Best way trough is to post a series of blogs about Amazon, not defamatory but skirting the line, if they are simple retransmitting then they go out, or better still contact Sony and Apple to run ads for the Ipad and the Sony reader.

Mwmbwls said...

OMG - Just the other day, I was wondering what the Trotter boys would be getting up to in this new age of technology. This strikes me as yet another variant of their infamous "Peckham Spring Water" scam. Next thing you know they will be taking pictures of your house and putting them on the web for all to see. I suggest you keep a sharp eye out for a Reliant Robin with a video camera mounted on the roof coming to your neighbourhood soon. I also suspect only Amazon.uk rather than .com will understand this.

Johnny Norfolk said...

I would have put at abot 50p Iain not a wopping 99p

Goodwin said...

Since a blog is meant to be personal just turn it off!

Mike Smithson said...

And £1.99 a month for Politicalbetting!

http://www.amazon.co.uk/Political-Betting/dp/B001ARZA2U/ref=sr_1_1?ie=UTF8&m=A3TVV12T0I6NSM&s=digital-text&qid=1281869228&sr=1-1

I think it comes from a Newstex syndication deal which I assume you signed up to as well some time back.

Frugal Dougal said...

I'd gladly pay for your content, Iain. But you (or somebody else) would have to pay me to get me to read Guido!

DespairingLiberal said...

Can the system be reversed, so that Guido has to pay me to read him?

Nonny Mouse said...

The way to deal with it is to add something to your about page that says the blog is free for use with web browsers but charge $1.99 for downloading it for use on a Kindle.

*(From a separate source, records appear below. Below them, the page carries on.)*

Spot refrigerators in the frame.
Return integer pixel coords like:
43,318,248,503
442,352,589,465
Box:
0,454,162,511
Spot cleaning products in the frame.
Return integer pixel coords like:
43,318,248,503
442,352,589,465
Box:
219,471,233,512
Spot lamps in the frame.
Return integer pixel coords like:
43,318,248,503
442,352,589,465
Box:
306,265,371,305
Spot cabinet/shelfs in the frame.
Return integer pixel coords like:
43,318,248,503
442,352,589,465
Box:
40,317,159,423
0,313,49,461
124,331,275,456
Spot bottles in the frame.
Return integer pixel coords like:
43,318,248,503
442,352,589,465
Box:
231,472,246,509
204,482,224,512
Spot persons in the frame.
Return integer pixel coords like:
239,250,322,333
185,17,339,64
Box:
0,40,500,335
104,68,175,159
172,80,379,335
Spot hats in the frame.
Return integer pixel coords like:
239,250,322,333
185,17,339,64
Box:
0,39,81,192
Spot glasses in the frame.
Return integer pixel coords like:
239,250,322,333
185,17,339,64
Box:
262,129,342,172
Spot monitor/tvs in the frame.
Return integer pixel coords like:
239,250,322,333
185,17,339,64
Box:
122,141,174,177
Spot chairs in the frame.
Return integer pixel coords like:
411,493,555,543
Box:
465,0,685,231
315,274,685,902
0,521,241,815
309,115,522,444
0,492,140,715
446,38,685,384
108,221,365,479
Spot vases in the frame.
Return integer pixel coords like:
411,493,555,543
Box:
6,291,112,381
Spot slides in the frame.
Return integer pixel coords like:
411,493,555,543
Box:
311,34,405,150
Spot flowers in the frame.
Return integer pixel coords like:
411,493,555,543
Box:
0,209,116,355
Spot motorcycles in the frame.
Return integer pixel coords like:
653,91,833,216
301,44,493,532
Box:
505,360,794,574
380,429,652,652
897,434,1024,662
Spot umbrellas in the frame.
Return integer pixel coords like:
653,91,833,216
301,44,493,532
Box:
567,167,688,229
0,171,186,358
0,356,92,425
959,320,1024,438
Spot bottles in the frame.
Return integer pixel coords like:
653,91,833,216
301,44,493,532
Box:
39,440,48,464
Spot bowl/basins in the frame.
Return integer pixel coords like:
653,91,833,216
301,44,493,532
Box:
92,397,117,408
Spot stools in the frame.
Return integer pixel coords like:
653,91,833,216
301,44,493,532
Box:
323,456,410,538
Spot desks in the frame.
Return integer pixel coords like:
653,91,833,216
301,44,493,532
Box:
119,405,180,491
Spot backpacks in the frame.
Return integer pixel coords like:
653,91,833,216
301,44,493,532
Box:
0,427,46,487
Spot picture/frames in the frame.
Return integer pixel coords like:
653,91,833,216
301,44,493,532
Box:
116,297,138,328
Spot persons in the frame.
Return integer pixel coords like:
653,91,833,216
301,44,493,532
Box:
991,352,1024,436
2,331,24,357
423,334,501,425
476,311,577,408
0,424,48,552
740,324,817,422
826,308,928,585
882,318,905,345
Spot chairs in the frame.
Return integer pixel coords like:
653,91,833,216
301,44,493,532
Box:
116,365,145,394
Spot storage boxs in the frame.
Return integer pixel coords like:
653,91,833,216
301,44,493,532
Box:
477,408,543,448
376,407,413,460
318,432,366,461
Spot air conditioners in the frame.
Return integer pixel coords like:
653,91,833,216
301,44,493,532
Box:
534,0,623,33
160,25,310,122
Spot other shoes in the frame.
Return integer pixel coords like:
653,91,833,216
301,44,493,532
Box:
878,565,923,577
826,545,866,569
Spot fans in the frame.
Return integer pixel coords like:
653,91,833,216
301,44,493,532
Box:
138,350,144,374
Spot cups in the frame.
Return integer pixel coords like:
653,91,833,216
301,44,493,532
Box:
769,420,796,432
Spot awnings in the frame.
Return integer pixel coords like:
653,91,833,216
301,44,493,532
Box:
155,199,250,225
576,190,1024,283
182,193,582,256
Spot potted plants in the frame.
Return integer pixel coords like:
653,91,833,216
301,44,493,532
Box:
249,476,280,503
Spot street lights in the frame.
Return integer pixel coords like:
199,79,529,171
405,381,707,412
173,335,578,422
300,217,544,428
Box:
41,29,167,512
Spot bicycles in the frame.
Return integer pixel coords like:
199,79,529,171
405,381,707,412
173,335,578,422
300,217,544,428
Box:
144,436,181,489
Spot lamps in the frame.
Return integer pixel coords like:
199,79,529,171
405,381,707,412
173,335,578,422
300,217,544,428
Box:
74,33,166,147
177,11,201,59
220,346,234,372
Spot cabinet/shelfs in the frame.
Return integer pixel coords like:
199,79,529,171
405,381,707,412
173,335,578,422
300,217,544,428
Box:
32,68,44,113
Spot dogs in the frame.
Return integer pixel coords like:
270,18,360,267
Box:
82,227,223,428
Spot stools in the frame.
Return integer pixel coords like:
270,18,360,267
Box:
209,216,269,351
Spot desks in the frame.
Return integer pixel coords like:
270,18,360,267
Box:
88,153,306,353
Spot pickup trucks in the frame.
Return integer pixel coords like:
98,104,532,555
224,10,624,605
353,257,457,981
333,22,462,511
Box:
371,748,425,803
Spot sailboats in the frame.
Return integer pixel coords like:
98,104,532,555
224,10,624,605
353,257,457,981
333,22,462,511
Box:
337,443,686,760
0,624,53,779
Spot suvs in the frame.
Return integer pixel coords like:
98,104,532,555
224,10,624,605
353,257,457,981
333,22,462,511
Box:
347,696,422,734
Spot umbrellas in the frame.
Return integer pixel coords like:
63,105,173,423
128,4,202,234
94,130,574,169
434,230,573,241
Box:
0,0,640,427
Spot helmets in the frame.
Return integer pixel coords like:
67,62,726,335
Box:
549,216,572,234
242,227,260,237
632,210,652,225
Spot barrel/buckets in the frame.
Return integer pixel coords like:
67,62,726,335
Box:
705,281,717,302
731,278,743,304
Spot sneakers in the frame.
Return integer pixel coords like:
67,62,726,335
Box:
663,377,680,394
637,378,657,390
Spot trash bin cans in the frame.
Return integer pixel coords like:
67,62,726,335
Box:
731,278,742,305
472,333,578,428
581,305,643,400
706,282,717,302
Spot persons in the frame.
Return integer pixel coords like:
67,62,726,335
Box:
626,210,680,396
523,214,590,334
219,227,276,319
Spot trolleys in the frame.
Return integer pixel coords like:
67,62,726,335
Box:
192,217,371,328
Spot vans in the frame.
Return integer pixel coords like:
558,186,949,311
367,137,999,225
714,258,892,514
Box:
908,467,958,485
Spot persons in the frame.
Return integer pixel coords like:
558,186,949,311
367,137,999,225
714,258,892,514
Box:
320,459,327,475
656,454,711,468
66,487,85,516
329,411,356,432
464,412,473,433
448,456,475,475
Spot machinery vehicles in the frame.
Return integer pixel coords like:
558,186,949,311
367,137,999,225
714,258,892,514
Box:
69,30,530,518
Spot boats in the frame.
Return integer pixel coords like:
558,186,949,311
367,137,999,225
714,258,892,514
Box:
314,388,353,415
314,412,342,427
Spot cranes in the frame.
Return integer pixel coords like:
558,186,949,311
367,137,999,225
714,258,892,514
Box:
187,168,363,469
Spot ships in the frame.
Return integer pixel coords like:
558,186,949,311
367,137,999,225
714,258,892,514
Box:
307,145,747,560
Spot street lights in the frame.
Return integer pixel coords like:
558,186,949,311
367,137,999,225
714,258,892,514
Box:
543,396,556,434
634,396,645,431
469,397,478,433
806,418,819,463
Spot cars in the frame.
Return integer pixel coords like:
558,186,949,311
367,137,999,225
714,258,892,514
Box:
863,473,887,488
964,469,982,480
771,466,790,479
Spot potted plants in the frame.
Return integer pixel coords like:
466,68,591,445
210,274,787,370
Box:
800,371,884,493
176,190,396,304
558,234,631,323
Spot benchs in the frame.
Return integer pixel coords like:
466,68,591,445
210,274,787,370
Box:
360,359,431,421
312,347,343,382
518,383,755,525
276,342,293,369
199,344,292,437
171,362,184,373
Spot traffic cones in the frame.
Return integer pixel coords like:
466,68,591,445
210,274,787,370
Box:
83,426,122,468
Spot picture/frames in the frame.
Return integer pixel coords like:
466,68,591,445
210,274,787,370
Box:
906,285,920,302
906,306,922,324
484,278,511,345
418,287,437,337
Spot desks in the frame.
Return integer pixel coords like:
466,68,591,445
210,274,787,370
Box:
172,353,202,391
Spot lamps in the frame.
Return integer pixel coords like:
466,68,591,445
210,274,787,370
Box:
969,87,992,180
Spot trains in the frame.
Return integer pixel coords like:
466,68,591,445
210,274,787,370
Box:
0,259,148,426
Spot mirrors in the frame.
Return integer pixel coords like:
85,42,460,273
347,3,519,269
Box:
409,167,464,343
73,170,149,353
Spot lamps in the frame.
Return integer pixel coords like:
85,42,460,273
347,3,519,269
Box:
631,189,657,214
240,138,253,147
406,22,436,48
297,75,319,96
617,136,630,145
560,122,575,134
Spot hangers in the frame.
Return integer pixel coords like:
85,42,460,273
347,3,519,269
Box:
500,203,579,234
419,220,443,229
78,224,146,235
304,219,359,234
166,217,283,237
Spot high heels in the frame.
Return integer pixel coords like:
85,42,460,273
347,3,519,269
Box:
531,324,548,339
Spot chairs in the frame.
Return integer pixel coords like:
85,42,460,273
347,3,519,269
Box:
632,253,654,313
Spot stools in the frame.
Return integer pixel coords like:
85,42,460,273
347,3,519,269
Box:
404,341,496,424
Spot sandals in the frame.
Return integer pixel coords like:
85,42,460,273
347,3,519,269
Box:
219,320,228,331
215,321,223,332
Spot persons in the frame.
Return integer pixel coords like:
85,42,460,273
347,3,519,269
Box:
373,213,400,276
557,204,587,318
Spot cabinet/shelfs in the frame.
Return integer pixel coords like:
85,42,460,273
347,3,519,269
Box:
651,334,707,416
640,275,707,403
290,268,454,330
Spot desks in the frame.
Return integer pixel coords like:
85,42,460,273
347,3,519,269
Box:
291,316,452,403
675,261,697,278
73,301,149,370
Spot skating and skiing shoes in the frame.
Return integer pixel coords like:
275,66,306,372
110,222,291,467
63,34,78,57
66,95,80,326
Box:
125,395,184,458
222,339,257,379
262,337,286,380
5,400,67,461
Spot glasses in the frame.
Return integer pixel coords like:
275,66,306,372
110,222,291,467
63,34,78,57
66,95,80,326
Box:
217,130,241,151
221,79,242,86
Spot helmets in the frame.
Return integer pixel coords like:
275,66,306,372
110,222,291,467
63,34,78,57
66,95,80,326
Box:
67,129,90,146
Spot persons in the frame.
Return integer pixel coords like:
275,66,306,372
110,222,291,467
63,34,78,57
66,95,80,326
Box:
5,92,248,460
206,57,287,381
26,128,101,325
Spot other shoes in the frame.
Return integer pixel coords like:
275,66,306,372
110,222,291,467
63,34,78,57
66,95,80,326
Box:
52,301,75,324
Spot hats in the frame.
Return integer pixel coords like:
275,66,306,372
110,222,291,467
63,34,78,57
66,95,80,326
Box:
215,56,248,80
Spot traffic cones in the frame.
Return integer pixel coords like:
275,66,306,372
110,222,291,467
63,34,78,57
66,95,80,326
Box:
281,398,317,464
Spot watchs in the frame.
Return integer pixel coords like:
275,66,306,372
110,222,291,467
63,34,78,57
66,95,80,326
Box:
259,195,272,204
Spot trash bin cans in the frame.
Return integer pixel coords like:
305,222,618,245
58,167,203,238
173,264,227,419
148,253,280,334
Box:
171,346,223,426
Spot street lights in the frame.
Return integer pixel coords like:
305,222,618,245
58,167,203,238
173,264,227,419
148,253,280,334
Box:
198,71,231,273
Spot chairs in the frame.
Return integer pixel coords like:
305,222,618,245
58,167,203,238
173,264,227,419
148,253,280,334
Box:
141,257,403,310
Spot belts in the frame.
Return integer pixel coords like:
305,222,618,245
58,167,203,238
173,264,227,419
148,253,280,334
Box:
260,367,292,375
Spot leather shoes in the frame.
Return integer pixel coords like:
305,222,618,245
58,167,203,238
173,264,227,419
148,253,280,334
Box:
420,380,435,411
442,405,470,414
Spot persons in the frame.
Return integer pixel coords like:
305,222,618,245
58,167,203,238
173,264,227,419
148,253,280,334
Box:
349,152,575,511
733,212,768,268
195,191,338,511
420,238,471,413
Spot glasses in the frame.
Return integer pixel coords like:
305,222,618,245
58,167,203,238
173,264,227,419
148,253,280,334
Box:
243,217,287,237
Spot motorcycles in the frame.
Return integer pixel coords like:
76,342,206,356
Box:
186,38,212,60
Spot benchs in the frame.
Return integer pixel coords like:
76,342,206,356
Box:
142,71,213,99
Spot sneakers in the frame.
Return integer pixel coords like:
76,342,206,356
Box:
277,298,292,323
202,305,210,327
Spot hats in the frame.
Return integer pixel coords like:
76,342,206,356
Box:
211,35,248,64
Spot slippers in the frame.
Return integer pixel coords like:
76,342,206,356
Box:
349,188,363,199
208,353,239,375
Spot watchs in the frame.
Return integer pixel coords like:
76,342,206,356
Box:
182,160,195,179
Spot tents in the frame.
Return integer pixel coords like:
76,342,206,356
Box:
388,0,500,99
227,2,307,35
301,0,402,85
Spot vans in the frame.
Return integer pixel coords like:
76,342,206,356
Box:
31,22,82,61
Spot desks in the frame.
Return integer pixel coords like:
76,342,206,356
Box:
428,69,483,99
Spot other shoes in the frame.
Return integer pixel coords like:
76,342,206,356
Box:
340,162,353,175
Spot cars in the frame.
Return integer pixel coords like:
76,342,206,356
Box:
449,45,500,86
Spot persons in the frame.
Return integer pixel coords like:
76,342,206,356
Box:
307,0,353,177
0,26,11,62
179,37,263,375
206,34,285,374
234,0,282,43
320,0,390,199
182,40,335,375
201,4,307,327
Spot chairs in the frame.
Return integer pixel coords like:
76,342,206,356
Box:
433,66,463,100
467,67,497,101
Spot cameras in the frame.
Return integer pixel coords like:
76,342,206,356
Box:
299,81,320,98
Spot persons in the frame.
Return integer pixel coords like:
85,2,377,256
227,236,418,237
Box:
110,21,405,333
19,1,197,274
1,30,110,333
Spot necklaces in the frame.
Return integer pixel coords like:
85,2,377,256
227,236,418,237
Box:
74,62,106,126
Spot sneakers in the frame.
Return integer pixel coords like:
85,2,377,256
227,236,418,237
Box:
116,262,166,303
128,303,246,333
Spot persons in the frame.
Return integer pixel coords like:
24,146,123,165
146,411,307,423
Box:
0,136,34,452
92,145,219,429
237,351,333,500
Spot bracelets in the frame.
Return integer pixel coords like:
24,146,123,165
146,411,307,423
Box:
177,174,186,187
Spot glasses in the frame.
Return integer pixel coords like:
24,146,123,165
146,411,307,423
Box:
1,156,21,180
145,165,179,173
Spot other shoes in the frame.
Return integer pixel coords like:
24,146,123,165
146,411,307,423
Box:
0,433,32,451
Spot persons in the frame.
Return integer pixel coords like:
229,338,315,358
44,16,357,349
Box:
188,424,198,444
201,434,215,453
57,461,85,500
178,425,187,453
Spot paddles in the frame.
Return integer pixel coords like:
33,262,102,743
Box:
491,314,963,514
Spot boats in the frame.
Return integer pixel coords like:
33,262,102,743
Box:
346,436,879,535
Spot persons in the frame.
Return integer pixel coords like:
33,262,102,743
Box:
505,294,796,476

They won't bother reading your terms and will be breaking them everytime they download your content.

Then you get to write them a nice legal letter and ask for your money.

Note: this comment is copyright (c) 2010 nonny mouse, all rights reserved.

Permission is granted to read this comment via web browsers free of charge. Download rights for this comment on Amazon Kindle is available for $9.99 per download.

Please sent payments via paypal to nonnymousecomments@gmail.com

Fausty said...

Can you claim a commission from Kindle?

Fascinating issue and interesting responses!

Doug Chaplin said...

If you want a phone number for the customer service team Iain, it's 0800 496 1081.